Festival kapsamında bugün çeşitli kategorilerde iki farklı salonda toplam 13 film gösterildi. Bugün gösterilen filmler arasında Uluslararası yarışma kategorisinden Anette Baldauf, Chioma Onyenwe, Joanna Adesuwa Reiterer ve Katharina Weingartner’in çektiği Nijerya-Avusturya ortak yapımı Dantel İlişkileri ve Bulut Renas Kaçan’ın Döngü filmi gösterildi. Naci Gürhan Öğrenci kategorisi ve Panaroma kategorisindeki filmler de izleyici ile buluştu.
Uluslararası prömiyerini Bozcaada Uluslararası Ekolojik Belgesel Festivali’nde yapan Nijerya-Avusturya ortak yapımı festivalin dikkat çeken filmlerinden. Bugün düzenlenen gösterime katılan filmin yönetmenlerinden Katharina Weingartner, film gösteriminden önce yaptığı konuşmada “Feminist ve sömürge karşıtı film üretimi yapan biriyim. Dolayısıyla kameramızı alıp gittiğimiz ülkelerde oradaki yönetmenler ile işbirliği yapmayı tercih ediyoruz. Bu filmin iki Nijeryalı iki Avusturyalı yönetmeni var” ifadelerini kullandı.
Film, Avusturya-Nijerya arasında dantel ticaretinin zirve yaptığı 1980-2000’li yıllarda Nijerya’nın Lagos kentinde “Dantel Kraliçesi” olarak ün kazanan tekstil pazarlamacısının kızı ve Avusturyalı bir dantel ihracatçısının tanıklıkları ile sömürgeci mirasın üzerine inşa edilen dev bir endüstrinin oluşumuna, Avrupa’nın zengileşmesindeki kolonyal izlere, Batı Afrika örneği ile yerel üretimlere yönelik dış müdahalelere uzanan çok katmanlı bir hafıza sunuyor. Çekimleri Avusturya ve Nijerya’da yapılan film, Avrupa’daki siyah ırkçılığının yanı sıra cinsiyetler arası eşitsizliğe, göçmen düşmanlığına ve gelir eşitsizliğine de vurgu yapan diyalogları ile çok yönlü bir eleştiri anlatısına sahip.

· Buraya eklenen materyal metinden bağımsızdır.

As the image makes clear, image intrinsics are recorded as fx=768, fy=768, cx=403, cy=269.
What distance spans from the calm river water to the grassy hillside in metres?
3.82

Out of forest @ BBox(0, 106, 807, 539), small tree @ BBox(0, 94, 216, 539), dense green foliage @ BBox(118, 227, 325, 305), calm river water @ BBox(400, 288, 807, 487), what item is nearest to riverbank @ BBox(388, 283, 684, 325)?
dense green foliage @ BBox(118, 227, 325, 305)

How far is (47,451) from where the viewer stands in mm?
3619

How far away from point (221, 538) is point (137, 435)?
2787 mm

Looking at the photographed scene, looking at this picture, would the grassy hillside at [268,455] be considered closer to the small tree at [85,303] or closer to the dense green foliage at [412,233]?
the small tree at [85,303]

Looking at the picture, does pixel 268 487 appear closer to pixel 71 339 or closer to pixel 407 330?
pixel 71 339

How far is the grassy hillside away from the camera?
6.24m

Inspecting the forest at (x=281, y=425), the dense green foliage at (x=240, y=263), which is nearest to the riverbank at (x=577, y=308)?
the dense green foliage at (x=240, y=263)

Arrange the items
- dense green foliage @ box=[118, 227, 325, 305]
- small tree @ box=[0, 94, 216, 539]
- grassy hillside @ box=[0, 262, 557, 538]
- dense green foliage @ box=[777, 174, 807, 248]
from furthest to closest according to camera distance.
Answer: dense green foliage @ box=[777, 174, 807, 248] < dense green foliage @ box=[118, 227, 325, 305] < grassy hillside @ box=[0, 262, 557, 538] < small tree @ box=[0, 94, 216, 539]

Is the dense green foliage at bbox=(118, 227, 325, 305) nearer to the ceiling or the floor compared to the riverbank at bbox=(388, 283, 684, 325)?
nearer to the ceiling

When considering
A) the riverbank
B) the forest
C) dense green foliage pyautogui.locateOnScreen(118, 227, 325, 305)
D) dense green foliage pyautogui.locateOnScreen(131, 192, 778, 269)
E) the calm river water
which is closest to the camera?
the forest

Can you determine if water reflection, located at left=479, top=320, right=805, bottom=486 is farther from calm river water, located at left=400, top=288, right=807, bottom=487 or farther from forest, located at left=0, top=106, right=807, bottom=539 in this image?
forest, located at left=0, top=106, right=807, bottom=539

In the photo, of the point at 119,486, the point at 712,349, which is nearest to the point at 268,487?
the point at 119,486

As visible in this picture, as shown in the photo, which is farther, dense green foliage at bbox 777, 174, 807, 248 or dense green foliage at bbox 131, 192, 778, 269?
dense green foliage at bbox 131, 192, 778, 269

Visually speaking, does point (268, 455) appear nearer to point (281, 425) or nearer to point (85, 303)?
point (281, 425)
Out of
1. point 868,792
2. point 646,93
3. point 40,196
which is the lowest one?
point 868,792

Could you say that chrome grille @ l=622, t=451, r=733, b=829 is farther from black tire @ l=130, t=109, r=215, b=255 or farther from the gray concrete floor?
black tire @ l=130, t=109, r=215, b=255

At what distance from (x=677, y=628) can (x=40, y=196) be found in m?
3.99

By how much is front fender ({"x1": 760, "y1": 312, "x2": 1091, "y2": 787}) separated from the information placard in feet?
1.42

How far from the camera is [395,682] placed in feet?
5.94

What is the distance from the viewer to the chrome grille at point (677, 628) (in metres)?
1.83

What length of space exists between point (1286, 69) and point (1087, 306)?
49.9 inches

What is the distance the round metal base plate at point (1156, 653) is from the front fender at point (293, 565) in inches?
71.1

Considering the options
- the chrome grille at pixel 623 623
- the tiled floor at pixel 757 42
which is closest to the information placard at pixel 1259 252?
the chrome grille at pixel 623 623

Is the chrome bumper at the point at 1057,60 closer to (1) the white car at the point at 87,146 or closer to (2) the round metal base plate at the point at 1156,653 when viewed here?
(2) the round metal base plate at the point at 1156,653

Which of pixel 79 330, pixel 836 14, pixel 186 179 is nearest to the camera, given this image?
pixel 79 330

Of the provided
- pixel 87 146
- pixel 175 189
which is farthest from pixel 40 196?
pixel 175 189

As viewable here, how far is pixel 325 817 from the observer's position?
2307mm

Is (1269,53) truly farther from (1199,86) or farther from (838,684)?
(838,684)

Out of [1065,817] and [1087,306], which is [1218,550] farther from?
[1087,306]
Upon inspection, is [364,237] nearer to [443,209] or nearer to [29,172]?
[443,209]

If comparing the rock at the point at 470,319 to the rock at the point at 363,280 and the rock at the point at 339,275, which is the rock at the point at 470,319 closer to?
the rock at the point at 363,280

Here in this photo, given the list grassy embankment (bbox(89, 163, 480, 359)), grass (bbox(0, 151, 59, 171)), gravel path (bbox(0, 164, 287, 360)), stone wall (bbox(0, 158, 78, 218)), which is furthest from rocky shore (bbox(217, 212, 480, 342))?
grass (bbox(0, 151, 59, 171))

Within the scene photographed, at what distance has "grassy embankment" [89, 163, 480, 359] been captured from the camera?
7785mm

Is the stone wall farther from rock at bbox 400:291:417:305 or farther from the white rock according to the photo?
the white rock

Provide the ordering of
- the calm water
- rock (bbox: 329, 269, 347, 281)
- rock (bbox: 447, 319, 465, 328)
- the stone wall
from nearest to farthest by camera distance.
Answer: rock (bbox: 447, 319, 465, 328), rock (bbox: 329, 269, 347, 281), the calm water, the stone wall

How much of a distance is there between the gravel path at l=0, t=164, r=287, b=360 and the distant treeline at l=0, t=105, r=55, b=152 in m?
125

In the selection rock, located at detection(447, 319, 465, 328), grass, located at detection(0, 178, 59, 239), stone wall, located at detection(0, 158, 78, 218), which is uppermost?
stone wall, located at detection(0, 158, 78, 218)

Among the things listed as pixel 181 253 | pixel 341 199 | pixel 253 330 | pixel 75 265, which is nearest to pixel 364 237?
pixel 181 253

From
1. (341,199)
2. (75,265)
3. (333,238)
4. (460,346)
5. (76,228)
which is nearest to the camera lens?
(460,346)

LÜBNAN İLE DAYANIŞMA GÖSTERİMİ!
Bugünkü gösterimlerde dikkat çeken bir diğer film ise Lübnan’da Güney’deki çatışmalar sebebiyle gerçekleştirilemeyen REEF (Tural Encounters on Enviroment and Film) Festivali’nde seyirci ile buluşamayan Lübnanlı yönetmen Red Zeno’nun Cehennem Ağacı filmi oldu. Orta metraj filminde kendisi de kamera önüne geçen Zeno, Beyrut’taki evinin bahçesinde hızla büyüyen ağacın istilacı bir bitki türü olduğunu öğrenmesinin ardından bir uzman eşliğinde bu türü araştırmaya başlıyor. Filmin başında kesmeyi reddettiği ağacın istilacı olduğunu öğrenen Zeno bir yandan bu türün bitki çeşitliliğini ve doğal yaşamı nasıl tehdit ettiğini keşfederken bir yandan Güney Lübnan’da yaşayan arkadaşı Hadi’nin tanıklıkları ile İsrail tarafından Lübnan’a yönelik yapılan saldırılarda kullanılan beyaz fosforlu mühimmatların yarattığı ekolojik tahribatı keşfediyor. Film boyunca istila, işgal ve mono çeşitlilik tehlikesi bitki türü ve İsrail anlatısı etrafında birleşerek zaman zaman birbirine dönüşüyor.
Festival kapsamında gösterilen kısa, orta ve uzun metrajlı filmlerin tamamı savaş, kontrolsüzce büyüyen endüstriler, insan kaynaklı bilinçsiz girişimler ve gelişen teknolojinin ekoloji üzerinde yarattığı tahribata odaklanıyor. Küresel ısınmanın eşliğinde gelen kuraklık endişesinin yanı sıra okyanusların kirlenmesi, toprak verimliliğinin azalması, her geçen gün artan karbon salınımının gezegenin ömrünü kısaltması ve süregelen savaşların ekosistemde yarattığı geri dönülemez tahribat festivalin ana konularını oluşturuyor.